Em um período de sete meses, ainda em 2024, de 41 empresas que compraram nafta da Petrodansk, o Ministério Público de São Paulo cita apenas três que “efetivamente apresentam correlação com o produto.”

Na denúncia apresentada pelo promotores do Grupo de Atuação Especial de Combate ao Crime Organizado (Gaeco), seis pessoas ligadas à petroquímica são citadas como participantes do esquema. Entre elas, Aldo Antônio Mais, apontado como verdadeiro gestor, que atuava por meio de procurações assinadas pelos filhos.

Fluxo Oculto

Nessa quinta-feira (28/5), o Ministério Público de São Paulo deflagrou uma nova fase da operação Carbono Oculto, batizada de Fluxo Oculto. Os principais alvos, segundo os promotores, são fintechs que foram cooptadas pela estrutura criminosa para ocultar patrimônio após instituições de pagamento que exerciam o mesmo papel serem descobertas pelas autoridades.

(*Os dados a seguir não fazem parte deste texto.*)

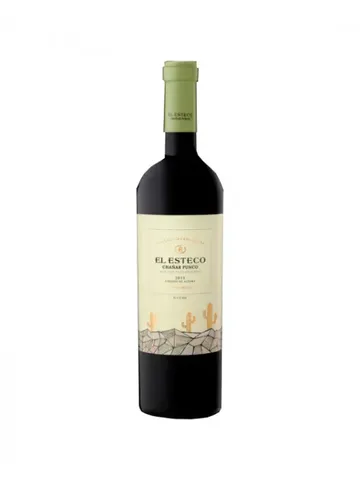 El Esteco Chañar Punco Bodega El Esteco ()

Seis novas fintechs investigadas na segunda fase da Operação Carbono Oculto operavam como “bancos paralelos” do PCC e movimentaram mais de R$ 26 bilhões em quatro anos, apontou a Receita Federal.

A investigação apontou que o esquema de desvio de nafta a partir da emissão de notas fiscais falsas por empresas laranjas utilizou a mesma rede de laranjas descoberta pela Carbono Oculto.